AARON FERGUSON: Austin Peterson's unique path from Chesterton to UConn comes full circle in NCAA Regional

SOUTH BEND — UConn and Michigan both appeared on a list of 30 schools that Austin Peterson wrote down with a common goal in mind: Pitch for a school that can win a championship.

A pause for COVID-19 nearly left the Huskies awaiting an at-large bid, but after winning the Big East, the Chesterton grad toed the rubber Friday in hopes of pitching UConn to the winners bracket against Michigan. And like he has all year, Peterson gave the Huskies a chance to win.
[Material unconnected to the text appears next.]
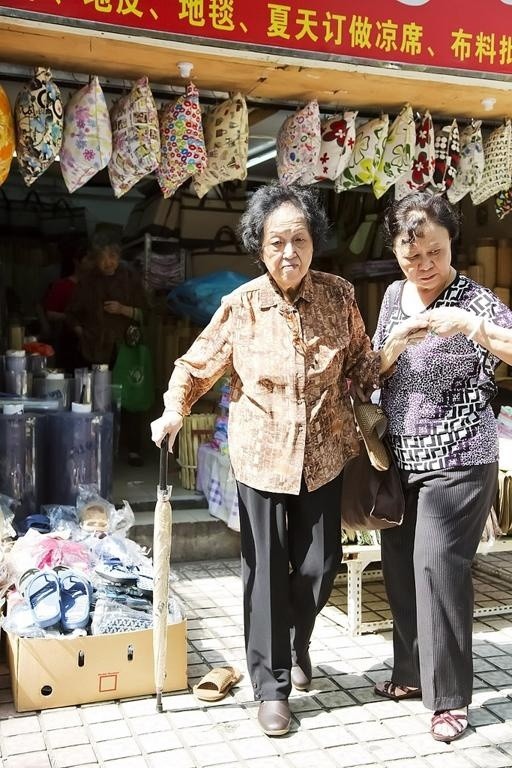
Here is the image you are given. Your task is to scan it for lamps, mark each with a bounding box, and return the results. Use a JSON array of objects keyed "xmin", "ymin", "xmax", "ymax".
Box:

“It’s been a lot of fun with this group of guys and this coaching staff. They make it really easy to go out there and compete," Peterson told The Times this week. "It’s truly a family here, so I’m really happy with this year and happy with the decision I made to come to Connecticut.”

Peterson allowed one run on two hits, walking three and striking out seven over 5 2/3 innings at the Notre Dame Regional. He left the game in a 1-1 tie, one the Huskies, making their seventh regional appearance in 11 years, eventually won 6-1. UConn will play Notre Dame, which beat Central Michigan 10-0, at 5 p.m. Region time on Saturday.

“When he’s dominating, I think the one thing he does better than most of our guys is his fastball command,” UConn pitching coach Josh MacDonald told The Times this week. “He’s able to command both sides of the plate. He pitches with relatively a low amount of fear. A lot of guys are afraid someone is going to run on a fastball or take them deep. He’s not, he’ll go out there and throw underneath a guys hands, he doesn’t mind pitching in, he’ll freeze a guy. To me, I think he’s always at his best when he’s dictating the outcome without having to go to his secondary stuff. He gets weak contact, jam shots and rollover ground balls.”

The opportunity to pitch 52 miles from his home in Chesterton almost didn’t come. The Huskies had to pause their season with 10 players testing positive for COVID-19, MacDonald said, and weren’t going to have enough games to qualify for the Big East Tournament. Though the regular-season champs had Xavier and its head coach Billy O’Conner come through, pushing back the four-game series between the two allowing them to end their quarantine and qualify for a tournament they'd win over Xavier.

“He didn’t have to do the things that he did to help us get games in, and if we didn’t play them in those four games, we would’ve been just under the 14 games needed to play,” MacDonald said.

Peterson attended Purdue as a freshman and was largely a reliever. His pandemic-shortened sophomore season was spent at junior college power Wabash Valley, where he was asked to create a list of 30 schools he'd like to pitch at after the season.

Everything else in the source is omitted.